Moonlockの7月4日のレポートによると、これはmacOSユーザーをグローバル規模で標的としたバックドアの展開としては2例目であり、もう一つは北朝鮮の脅威アクターによるものです。
典型的なAMOS攻撃チェーン
Moonlockは、AMOSの背後にいる脅威グループはロシアを拠点としていると考えられており、Appleユーザーをデータ窃取型マルウェアで標的にしていることで知られていると述べています。
これまで、彼らのスティーラーは主に暗号通貨関連のブラウザ拡張機能やコールドウォレットからのデータ流出に焦点を当てていました。
配布プロセスは主に2つの経路をたどっています:
- クラック版や偽のソフトウェアを提供するウェブサイト経由
- 大口の暗号通貨保有者など、価値の高い個人を標的としたスピアフィッシングキャンペーン経由
スピアフィッシングは、段階的な就職面接プロセス中にAtomic macOS Stealerが配布されることから始まります。これは通常、アーティストやフリーランサーを標的としています。被害者は画面共有を有効にするためにシステムパスワードの入力を求められます。一度実行されると、スティーラーはパスワードやシードフレーズなどの機密データを抽出し、リモートコマンドを待機する永続的なバックドアをインストールすることができます。
バックドア付きAMOS:能力と意図の大幅なエスカレーション
AMOSにバックドアが追加されたことで、脅威は盗まれた認証情報やドキュメントにとどまらず、macOSの完全なシステム侵害にまで及ぶようになりました。
実際には、AMOSの主要なペイロードとしてAppleScriptの実行に加え、installBotと呼ばれる関数内に永続化を設定する新たなロジックが含まれています。

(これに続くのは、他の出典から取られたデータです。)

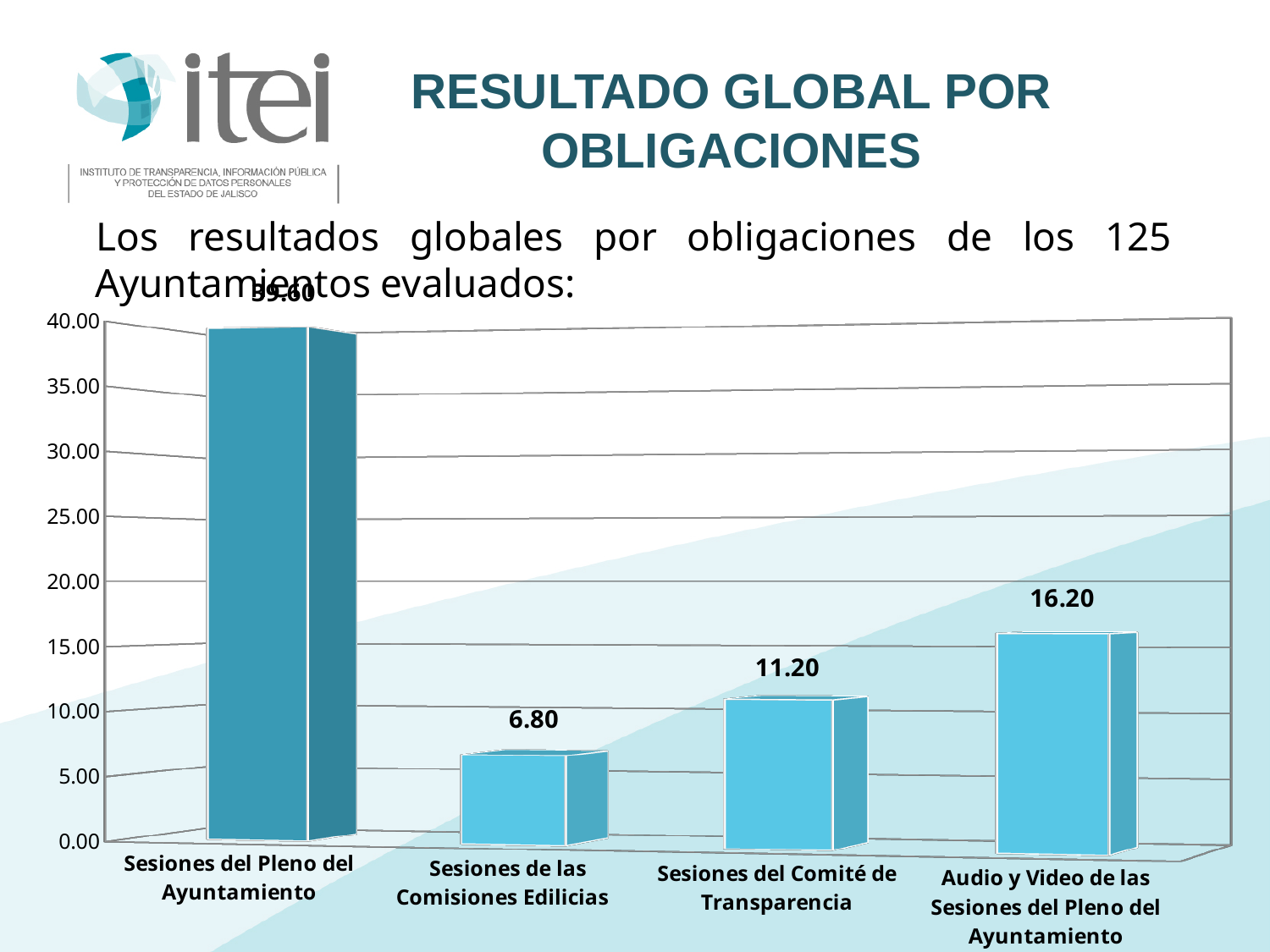
What is the value for Audio y Video de las Sesiones del Pleno del Ayuntamiento? 16.20 What is the value for Sesiones de las Comisiones Edilicias? 6.80 What is the value for Sesiones del Comité de Transparencia? 11.20 Is the value for Sesiones de las Comisiones Edilicias greater or less than 10.00? less How many categories are shown in the chart? 4 Is the value for Sesiones del Pleno del Ayuntamiento greater or less than 35.00? greater Which is larger, the value for Sesiones del Comité de Transparencia or the value for Audio y Video de las Sesiones del Pleno del Ayuntamiento? Audio y Video de las Sesiones del Pleno del Ayuntamiento Which category has the highest value? Sesiones del Pleno del Ayuntamiento Which category has the lowest value? Sesiones de las Comisiones Edilicias What is the difference between the values for Audio y Video de las Sesiones del Pleno del Ayuntamiento and Sesiones de las Comisiones Edilicias? 9.40 What is the difference between the values for Sesiones del Comité de Transparencia and Sesiones de las Comisiones Edilicias? 4.40 What kind of chart is shown on the slide? bar chart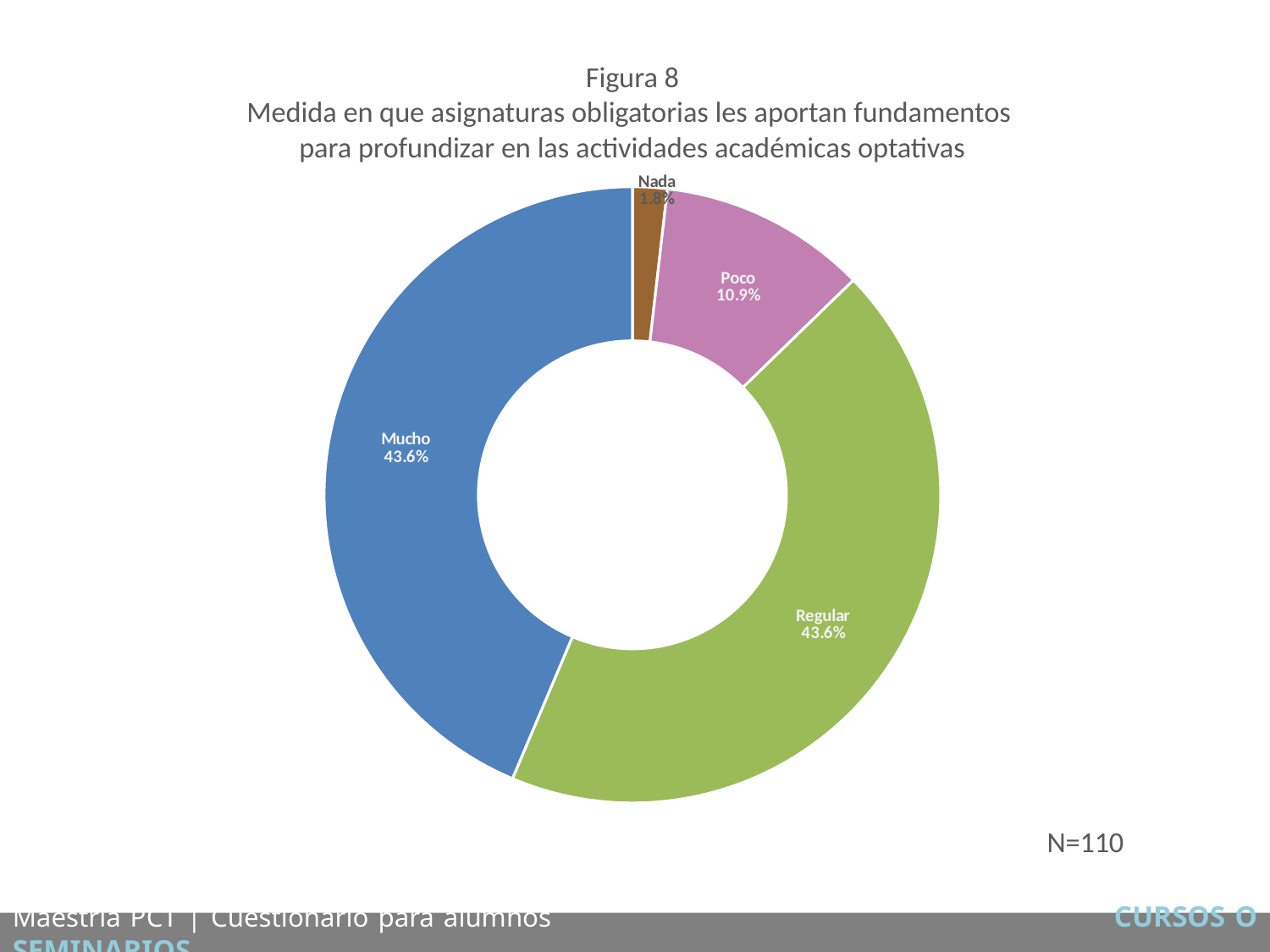
How many categories (slices) does the chart have? 4 What percentage is shown for the "Nada" slice? 1.8% What percentage is shown for the "Mucho" slice? 43.6% What kind of chart is shown on the slide? Doughnut (pie) chart What percentage is shown for the "Poco" slice? 10.9% Which slice is larger, "Mucho" or "Poco"? Mucho Which slice is larger, "Poco" or "Nada"? Poco By how many percentage points does "Poco" exceed "Nada"? 9.1 percentage points What percentage is shown for the "Regular" slice? 43.6% By how many percentage points does "Regular" exceed "Poco"? 32.7 percentage points What is the figure number given in the chart title? Figura 8 Which category has the smallest slice of the chart? Nada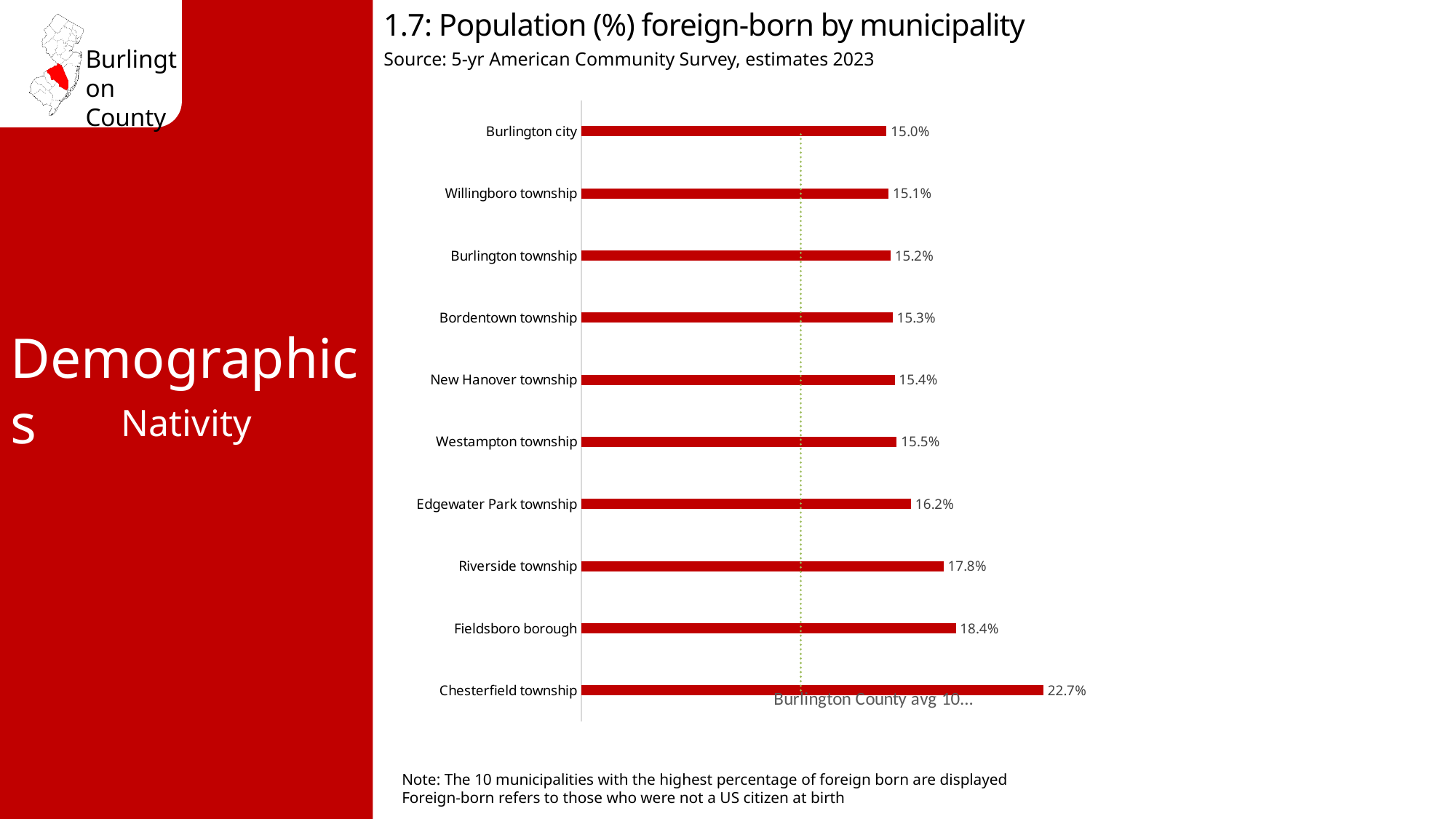
Which municipality has the highest foreign-born population percentage? Chesterfield township What is the foreign-born population percentage for Chesterfield township? 22.7% What is the foreign-born population percentage for Burlington city? 15.0% What is the difference in foreign-born percentage between Chesterfield township and Fieldsboro borough? 4.3% Which has a higher foreign-born percentage, Fieldsboro borough or Edgewater Park township? Fieldsboro borough What is the foreign-born population percentage for Riverside township? 17.8% Which municipality has the lowest foreign-born population percentage shown on the chart? Burlington city What is the foreign-born population percentage for Edgewater Park township? 16.2% What is the difference in foreign-born percentage between Riverside township and Westampton township? 2.3% What is the source of the data shown in the chart? 5-yr American Community Survey, estimates 2023 How many municipalities are shown on the chart? 10 What type of chart is used to display the foreign-born population percentages? Bar chart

さらに、AMOSペイロードと脅威アクターのコマンド&コントロール(C2)インフラ間の通信全体も、単発のデータ流出から、感染した各ホストに一意の識別子を割り当てるより複雑なものへと変化しています。

「AMOSのアップグレードは、オリジナルのマルウェア作者によるものか、誰かがコードを改変したものかにかかわらず、能力と意図の両面で大きなエスカレーションを示しています」とMoonlockの研究者は記しています。
北朝鮮の手法に追随
しかし、Moonlockは、最新のバックドア付きAMOSインプラントの機能は、感染デバイス上で複数のタスクを実行するために十数個のC2コマンドを使用する北朝鮮のハッカーが開発したものと比べると、まだ限定的であることを発見しました。
これらのアクターは、長期的な監視、再感染、キーロギングを含むより広範な悪用機会など、さまざまなタスクのためにバックドアを利用しています。
研究者たちは、AMOSの開発者が新機能の追加に取り組む可能性が高いと評価しました。
これは、@g0njxaとして知られる匿名のサイバー脅威研究者が、AMOSの背後にいるグループがキーロギング機能の追加に取り組んでいることを示す内部チャットを共有し、研究者に確認されました。
「Atomic macOS Stealerへのバックドア追加は、最も活発なmacOS脅威の一つにおける重要な転換点です。かつては単なるデータ窃取ツールだったものが、今や被害者のMacへの永続的アクセスを可能にするプラットフォームへと進化しつつあります」とMoonlockの研究者は結論付けています。